Below is a post that has been sitting in my draft folder since I wrote it in late June. I wrote about a particular situation that was occurring (and still an issue) in our country, and in this post, ponder if/how I should address such issues here on the blog.


The news has been awfully depressing this week (the week of June 22, 2018). News often is, and while the stories vary from week to week, the constant feature is some level of outrage, anger, or sadness. The degree of each may vary.  When I thought it couldn’t get worse, it did.

What a frustrating situation happening in our country. I can’t imagine, as a parent, having a child taken away from me, and I can’t imagine the trauma the separated children are experiencing. It’s terribly frustrating to hear that these children, WHO HAVE PARENTS, will probably go into foster care. This makes absolutely no sense to me.

These children must be reunited with their parents. This is egregious and cruel. We’re talking about infants, too. Imagine that. Who’s changing their diapers, who’s putting them to bed? Who cares an iota if they cry? Is someone responding? What are they being fed? What about an infant with an allergy; of course, they wouldn’t know! (I had an infant with a food allergy!)

Kids of all ages, infants to teenagers, need a parent.

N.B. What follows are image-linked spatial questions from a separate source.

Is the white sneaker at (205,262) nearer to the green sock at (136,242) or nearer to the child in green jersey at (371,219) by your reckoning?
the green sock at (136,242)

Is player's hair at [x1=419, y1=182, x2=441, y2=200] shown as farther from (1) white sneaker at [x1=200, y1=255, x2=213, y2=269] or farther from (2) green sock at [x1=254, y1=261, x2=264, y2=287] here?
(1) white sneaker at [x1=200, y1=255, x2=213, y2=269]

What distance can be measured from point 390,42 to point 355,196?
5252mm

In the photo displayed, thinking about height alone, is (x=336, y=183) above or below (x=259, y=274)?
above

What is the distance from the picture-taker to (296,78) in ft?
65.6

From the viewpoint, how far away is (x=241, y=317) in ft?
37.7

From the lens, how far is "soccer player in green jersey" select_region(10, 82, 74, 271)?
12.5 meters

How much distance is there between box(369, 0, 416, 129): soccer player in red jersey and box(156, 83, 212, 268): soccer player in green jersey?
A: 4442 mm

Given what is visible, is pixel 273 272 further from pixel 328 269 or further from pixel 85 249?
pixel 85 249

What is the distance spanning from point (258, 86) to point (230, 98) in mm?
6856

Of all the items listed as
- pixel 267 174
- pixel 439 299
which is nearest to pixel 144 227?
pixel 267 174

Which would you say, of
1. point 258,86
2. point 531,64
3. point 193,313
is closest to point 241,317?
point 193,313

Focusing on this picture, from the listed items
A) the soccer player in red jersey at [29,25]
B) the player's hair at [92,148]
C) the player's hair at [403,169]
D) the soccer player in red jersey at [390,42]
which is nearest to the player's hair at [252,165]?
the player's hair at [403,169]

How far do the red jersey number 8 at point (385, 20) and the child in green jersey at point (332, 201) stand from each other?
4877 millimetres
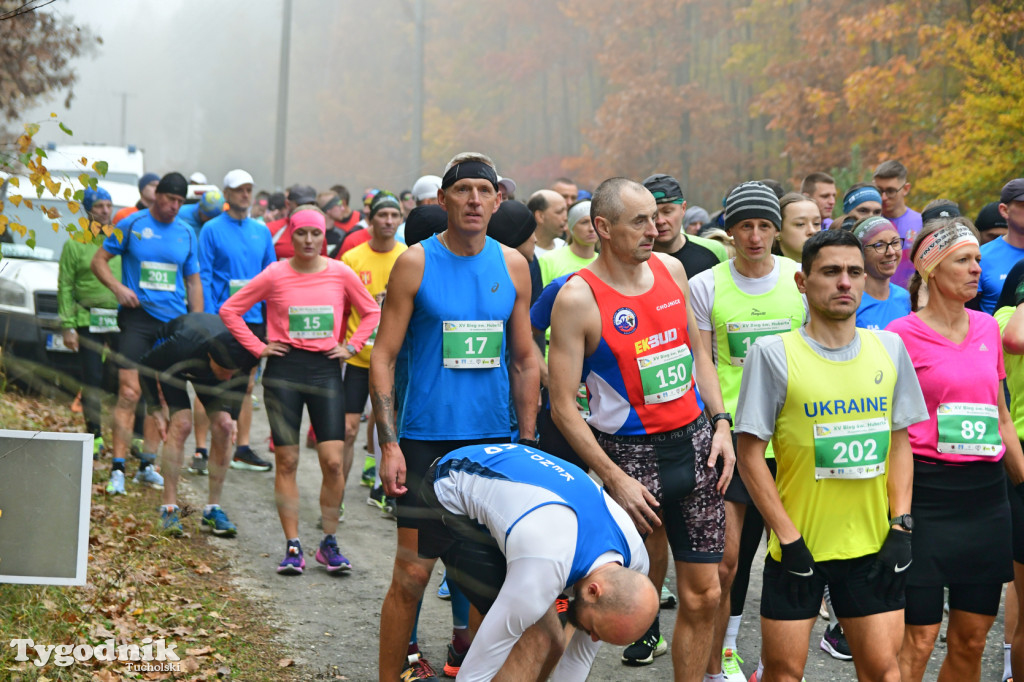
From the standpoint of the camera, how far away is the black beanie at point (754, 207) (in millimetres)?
5168

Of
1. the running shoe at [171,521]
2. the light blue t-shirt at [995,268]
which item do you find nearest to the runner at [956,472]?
the light blue t-shirt at [995,268]

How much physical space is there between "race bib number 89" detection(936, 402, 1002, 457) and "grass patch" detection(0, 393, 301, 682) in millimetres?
3012

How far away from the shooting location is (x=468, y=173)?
4750 millimetres

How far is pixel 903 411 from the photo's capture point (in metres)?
4.04

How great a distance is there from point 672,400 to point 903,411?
3.14ft

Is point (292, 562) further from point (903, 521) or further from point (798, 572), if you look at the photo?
point (903, 521)

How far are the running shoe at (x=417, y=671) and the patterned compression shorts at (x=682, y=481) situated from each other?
1.32m

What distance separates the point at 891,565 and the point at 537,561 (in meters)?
1.36

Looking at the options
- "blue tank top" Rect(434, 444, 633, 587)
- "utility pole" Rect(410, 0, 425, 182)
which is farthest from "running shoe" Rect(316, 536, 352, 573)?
"utility pole" Rect(410, 0, 425, 182)

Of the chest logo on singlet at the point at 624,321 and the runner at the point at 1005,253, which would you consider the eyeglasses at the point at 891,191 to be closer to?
the runner at the point at 1005,253

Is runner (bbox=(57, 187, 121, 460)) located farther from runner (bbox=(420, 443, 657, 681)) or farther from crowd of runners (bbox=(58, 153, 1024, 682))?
runner (bbox=(420, 443, 657, 681))

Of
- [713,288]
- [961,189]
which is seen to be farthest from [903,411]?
[961,189]

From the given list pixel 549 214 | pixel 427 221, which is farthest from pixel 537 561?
pixel 549 214
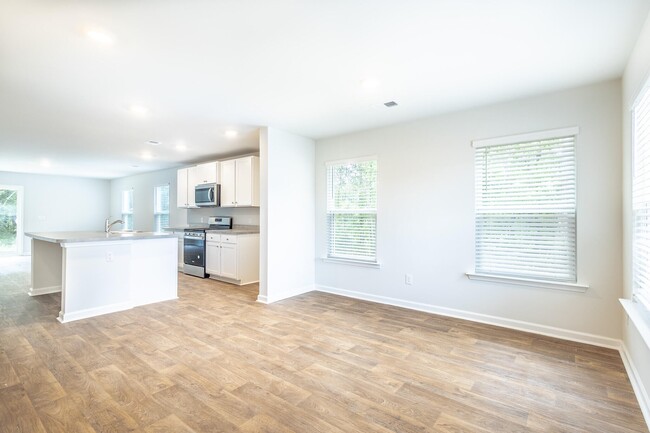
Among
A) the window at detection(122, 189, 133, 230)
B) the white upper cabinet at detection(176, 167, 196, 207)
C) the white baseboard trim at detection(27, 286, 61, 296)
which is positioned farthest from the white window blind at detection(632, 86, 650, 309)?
the window at detection(122, 189, 133, 230)

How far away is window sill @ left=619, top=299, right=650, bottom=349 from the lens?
1845 mm

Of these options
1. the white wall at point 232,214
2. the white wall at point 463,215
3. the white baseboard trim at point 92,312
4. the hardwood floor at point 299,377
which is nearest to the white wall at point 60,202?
the white wall at point 232,214

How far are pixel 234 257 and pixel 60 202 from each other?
8.06m

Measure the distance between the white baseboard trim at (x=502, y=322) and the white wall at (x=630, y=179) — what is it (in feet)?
0.80

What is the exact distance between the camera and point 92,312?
3.81 m

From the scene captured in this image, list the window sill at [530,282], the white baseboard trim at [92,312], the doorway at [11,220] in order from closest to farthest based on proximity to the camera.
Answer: the window sill at [530,282] → the white baseboard trim at [92,312] → the doorway at [11,220]

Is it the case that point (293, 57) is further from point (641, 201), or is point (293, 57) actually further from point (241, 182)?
point (241, 182)

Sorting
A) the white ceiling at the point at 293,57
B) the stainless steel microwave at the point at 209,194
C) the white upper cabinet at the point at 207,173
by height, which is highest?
the white ceiling at the point at 293,57

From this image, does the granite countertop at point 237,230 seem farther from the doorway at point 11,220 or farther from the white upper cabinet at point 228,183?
the doorway at point 11,220

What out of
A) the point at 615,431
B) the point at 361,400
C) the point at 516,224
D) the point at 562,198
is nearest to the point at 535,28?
the point at 562,198

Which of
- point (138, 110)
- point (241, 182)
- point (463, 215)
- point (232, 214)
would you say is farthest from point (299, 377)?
point (232, 214)

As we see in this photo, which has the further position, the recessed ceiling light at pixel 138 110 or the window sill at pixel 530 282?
the recessed ceiling light at pixel 138 110

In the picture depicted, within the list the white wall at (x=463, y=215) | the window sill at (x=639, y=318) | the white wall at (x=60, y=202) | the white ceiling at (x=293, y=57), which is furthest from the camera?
the white wall at (x=60, y=202)

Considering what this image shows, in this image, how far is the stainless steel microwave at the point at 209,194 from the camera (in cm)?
633
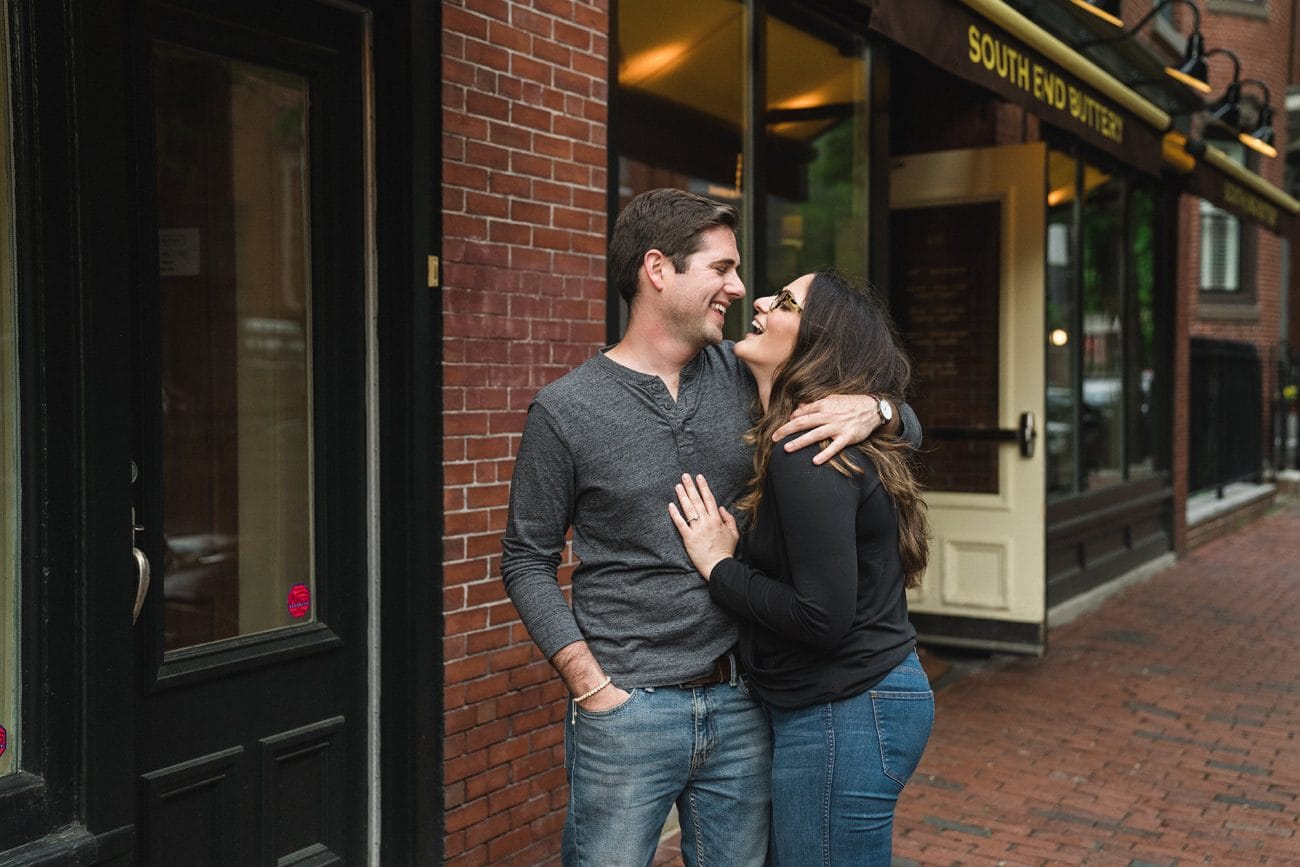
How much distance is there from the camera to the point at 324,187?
3.52 m

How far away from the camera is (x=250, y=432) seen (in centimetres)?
343

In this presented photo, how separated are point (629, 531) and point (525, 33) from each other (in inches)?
85.4

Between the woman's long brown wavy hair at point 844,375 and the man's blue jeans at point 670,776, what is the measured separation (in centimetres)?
41

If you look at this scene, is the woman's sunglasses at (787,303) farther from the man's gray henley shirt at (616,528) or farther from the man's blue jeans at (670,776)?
the man's blue jeans at (670,776)

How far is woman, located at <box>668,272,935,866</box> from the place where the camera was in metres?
2.32

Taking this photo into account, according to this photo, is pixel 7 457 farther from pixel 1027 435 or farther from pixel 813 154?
pixel 1027 435

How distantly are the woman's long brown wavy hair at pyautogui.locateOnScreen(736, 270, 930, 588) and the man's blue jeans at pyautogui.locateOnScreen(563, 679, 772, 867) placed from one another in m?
0.41

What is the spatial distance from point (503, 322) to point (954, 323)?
4569 millimetres

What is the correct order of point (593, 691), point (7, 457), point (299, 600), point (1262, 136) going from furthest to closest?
point (1262, 136) < point (299, 600) < point (7, 457) < point (593, 691)

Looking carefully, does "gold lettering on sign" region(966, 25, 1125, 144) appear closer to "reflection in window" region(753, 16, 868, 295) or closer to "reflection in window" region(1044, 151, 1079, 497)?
"reflection in window" region(753, 16, 868, 295)

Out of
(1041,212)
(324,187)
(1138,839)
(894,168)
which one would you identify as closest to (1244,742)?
(1138,839)

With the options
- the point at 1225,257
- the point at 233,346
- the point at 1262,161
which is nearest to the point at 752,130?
the point at 233,346

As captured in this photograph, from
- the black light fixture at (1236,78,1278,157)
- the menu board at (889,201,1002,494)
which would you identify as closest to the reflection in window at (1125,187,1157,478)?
the black light fixture at (1236,78,1278,157)

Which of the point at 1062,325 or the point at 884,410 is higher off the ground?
the point at 1062,325
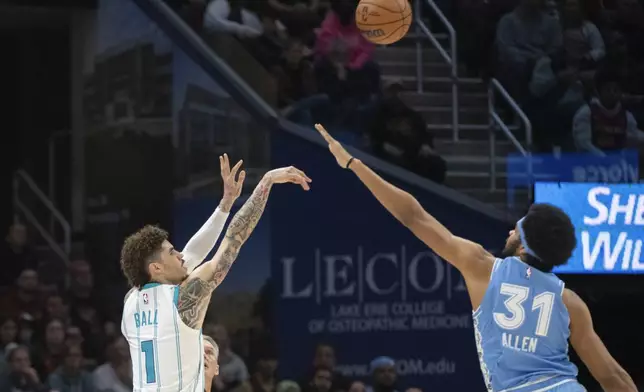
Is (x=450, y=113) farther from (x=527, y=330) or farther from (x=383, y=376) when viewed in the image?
(x=527, y=330)

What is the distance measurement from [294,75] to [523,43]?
211 cm

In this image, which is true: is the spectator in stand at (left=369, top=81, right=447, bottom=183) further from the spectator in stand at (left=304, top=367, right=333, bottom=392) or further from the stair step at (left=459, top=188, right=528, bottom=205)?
the spectator in stand at (left=304, top=367, right=333, bottom=392)

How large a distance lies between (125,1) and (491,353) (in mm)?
5780

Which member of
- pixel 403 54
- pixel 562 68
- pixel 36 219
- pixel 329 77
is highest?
pixel 403 54

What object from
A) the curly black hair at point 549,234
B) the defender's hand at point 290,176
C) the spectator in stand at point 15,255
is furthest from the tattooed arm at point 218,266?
the spectator in stand at point 15,255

They need more than 3 meals a day and a roof over their heads; they need someone who cares. Being looked after by a stranger, in a language they probably do not speak, and in a facility with guards and locks and chain fences, is going to have a lasting impact on their lives. Would you allow a stranger to come into your home in your absence, and take care of your child? Would you hand your child over to a stranger? That’s what was done to these parents and these children.

And, excuse me for having to say this, but I am saying it. They are brown-skinned. If they were white, do you think we’d be having this conversation? We’re ok with brown-skinned teens being hurdled off to facilities. We’re used to dark-skinned people and incarceration.

When things like this come along, I will sign petitions, send letters, make phone calls. But it never seems enough. I often wonder what the purpose of the petition serves; does it truly result in a change? Should I even sign it? I have signed them, I do sign them, but I admit, I often don’t expect a lasting change. I hope for one, but I do wonder how much political leverage a petition actually has. In this particular case, many faith-based and religious groups spoke up and that voice was heard, and it may have helped some, but there are still separated families with no plan to reunite them. In fact, I saw in the news today that the government asked the military for thousands of beds on military bases. So now our military bases will be used for internment camps? I’ve also been reading of ‘tents’ to be set up. The refugee crisis is here, and we are supposed to be here to help, not hinder.

But then again, we’ve done it before. Here’s a picture someone posted on Twitter.

slave trade

From the National Museum of African American History

So this was in the U.S. And have we learned anything at all? Do we have an appreciation for the value of human life or do we live with a blatant disregard for the value of human dignity, human life?

I’ll let you answer.

I wasn’t planning on writing any of the above. I often wonder if I should write anything political. I heard the advice of someone once, speaking to writers, say, “If you want to be writer, stick to writing. Don’t be political in your social media. Save your political conversations for the dinner table, or when you are with your friends or family.”

But you know what? Sometimes, it’s hard to follow that. I struggle with where to put my feet.